Start Data extract

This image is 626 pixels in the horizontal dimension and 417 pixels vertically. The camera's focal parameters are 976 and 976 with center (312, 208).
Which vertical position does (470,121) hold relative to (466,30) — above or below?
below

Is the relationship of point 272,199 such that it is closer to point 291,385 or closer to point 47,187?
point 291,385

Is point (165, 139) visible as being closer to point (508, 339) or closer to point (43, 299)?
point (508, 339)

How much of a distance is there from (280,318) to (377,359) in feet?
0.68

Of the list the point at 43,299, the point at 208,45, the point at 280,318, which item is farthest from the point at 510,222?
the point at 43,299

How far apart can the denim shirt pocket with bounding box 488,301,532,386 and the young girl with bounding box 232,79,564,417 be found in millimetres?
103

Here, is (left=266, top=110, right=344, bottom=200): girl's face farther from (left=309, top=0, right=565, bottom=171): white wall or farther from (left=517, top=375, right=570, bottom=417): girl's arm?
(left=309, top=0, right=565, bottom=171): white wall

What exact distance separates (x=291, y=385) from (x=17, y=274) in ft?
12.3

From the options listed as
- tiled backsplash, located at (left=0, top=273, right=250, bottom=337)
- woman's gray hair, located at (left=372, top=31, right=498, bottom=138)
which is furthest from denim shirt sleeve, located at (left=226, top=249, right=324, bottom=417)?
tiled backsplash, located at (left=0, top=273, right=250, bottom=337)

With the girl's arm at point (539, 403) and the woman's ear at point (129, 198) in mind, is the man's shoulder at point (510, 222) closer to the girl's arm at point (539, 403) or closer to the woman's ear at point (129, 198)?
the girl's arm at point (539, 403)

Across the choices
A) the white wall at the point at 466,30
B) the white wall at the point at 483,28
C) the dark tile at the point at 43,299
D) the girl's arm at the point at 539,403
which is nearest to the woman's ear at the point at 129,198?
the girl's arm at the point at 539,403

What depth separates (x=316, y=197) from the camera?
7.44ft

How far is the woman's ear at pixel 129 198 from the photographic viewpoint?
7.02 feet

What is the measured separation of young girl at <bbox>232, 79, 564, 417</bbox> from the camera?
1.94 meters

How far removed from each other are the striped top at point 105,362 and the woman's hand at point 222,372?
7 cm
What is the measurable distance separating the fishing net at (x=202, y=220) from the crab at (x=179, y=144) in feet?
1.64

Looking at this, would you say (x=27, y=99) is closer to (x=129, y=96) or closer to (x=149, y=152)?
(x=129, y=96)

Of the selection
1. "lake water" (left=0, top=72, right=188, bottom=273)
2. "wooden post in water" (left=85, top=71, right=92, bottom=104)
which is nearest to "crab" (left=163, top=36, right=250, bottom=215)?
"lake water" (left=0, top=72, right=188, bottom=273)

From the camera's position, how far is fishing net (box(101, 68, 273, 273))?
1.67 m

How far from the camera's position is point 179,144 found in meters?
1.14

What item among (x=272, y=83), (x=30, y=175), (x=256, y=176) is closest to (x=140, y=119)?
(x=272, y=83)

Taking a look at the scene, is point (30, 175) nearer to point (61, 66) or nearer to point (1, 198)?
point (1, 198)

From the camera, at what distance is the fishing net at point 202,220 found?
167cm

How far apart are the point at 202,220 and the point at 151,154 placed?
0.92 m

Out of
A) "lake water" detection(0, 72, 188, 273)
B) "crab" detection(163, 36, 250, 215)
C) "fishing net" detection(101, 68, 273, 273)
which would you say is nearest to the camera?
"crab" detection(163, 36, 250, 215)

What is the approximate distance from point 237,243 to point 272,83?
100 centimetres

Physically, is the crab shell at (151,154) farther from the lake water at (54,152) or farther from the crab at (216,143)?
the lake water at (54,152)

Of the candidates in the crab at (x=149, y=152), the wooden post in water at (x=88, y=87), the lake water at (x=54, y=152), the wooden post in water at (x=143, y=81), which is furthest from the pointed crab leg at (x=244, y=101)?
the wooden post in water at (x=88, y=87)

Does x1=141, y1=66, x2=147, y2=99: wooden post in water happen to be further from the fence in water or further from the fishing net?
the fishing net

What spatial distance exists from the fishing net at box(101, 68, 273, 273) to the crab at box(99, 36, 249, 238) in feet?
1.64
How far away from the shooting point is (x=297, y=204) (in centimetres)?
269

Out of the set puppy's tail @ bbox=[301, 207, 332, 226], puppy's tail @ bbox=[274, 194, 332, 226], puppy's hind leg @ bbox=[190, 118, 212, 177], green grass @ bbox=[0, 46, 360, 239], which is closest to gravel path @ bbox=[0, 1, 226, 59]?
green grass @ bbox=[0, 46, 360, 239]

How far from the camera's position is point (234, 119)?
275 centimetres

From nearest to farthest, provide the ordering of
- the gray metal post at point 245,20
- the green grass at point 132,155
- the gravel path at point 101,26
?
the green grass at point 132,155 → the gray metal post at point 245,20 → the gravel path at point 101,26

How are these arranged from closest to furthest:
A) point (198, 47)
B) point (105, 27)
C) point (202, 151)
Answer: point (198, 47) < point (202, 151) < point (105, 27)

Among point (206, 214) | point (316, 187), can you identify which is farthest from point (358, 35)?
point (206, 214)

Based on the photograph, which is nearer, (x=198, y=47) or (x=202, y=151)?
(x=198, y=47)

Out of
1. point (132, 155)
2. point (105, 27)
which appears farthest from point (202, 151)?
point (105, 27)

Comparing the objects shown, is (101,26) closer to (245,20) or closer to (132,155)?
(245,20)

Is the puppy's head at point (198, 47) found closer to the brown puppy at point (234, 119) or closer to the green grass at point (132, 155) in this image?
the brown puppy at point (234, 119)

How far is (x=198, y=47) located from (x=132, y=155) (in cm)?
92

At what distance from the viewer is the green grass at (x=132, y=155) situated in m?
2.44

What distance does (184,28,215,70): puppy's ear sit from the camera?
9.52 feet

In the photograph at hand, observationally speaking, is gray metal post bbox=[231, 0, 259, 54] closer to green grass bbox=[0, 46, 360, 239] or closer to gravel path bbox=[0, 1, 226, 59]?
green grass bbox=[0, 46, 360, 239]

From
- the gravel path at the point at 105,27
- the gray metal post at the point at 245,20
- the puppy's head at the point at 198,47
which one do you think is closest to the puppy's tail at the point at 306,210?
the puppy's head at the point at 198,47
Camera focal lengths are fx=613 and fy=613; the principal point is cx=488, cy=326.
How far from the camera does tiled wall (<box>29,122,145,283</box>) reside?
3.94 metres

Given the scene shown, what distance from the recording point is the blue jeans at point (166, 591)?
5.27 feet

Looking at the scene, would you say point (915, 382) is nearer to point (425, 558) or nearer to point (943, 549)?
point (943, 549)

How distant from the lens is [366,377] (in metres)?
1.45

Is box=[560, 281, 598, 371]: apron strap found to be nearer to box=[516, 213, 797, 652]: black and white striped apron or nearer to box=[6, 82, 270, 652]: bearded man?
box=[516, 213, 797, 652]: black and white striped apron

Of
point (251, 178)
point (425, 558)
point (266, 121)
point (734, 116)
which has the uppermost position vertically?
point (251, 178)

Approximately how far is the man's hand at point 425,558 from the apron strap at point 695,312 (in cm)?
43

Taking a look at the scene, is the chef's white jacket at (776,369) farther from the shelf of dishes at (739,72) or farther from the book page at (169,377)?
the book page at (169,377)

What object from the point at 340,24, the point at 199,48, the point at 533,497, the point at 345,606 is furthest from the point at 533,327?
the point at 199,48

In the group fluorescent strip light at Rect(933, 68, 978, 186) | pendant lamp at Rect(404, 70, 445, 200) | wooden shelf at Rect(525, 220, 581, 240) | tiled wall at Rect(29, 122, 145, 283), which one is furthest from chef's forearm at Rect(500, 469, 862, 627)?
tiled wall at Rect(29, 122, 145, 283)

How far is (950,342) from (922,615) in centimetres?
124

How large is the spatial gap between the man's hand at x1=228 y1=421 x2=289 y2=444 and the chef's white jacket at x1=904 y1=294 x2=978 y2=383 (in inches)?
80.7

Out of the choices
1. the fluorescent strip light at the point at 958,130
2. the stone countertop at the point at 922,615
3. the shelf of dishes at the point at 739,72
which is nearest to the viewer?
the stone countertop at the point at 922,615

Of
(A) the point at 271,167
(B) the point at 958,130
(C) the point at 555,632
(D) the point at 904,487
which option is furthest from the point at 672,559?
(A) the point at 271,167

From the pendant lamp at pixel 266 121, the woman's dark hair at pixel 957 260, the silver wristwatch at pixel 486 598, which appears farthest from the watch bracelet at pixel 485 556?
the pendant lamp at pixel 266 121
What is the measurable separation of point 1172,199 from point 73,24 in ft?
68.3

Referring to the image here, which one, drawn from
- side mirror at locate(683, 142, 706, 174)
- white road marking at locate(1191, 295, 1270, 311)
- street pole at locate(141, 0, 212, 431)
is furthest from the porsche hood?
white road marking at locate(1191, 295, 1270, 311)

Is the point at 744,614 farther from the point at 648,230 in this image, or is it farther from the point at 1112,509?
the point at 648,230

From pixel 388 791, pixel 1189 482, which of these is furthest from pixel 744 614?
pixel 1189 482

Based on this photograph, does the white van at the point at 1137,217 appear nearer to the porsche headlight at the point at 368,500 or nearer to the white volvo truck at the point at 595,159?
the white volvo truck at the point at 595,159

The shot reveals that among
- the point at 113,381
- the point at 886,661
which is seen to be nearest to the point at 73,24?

End Data extract

### Goal of the exercise
Duplicate everything from the line containing "What is the measured" down to the line containing "100 centimetres", including both of those lines.

### Solution
What is the measured separation of young girl at <bbox>232, 79, 564, 417</bbox> from the camera?
1.94 meters

How far removed from each other are the striped top at point 105,362 and the woman's hand at point 222,372?
7 cm
What is the measurable distance separating the fishing net at (x=202, y=220) from the crab at (x=179, y=144) in feet?
1.64

Looking at this, would you say (x=27, y=99) is closer to (x=129, y=96) or closer to (x=149, y=152)?
(x=129, y=96)

Of the selection
1. "lake water" (left=0, top=72, right=188, bottom=273)
2. "wooden post in water" (left=85, top=71, right=92, bottom=104)
which is nearest to "crab" (left=163, top=36, right=250, bottom=215)?
"lake water" (left=0, top=72, right=188, bottom=273)

From the camera's position, how far is fishing net (box(101, 68, 273, 273))?
1.67 m

How far from the camera's position is point 179,144 found in meters?
1.14

What item among (x=272, y=83), (x=30, y=175), (x=256, y=176) is closest to (x=140, y=119)?
(x=272, y=83)

Taking a look at the scene, is point (30, 175) nearer to point (61, 66) or nearer to point (1, 198)?
point (1, 198)

From the camera, at what distance is the fishing net at point 202,220 found?
167cm

How far apart are the point at 202,220 and the point at 151,154 placed?
0.92 m

Out of
A) "lake water" detection(0, 72, 188, 273)
B) "crab" detection(163, 36, 250, 215)
C) "fishing net" detection(101, 68, 273, 273)
which would you say is nearest to the camera?
"crab" detection(163, 36, 250, 215)

What is the approximate distance from point 237,243 to point 272,83?
100 centimetres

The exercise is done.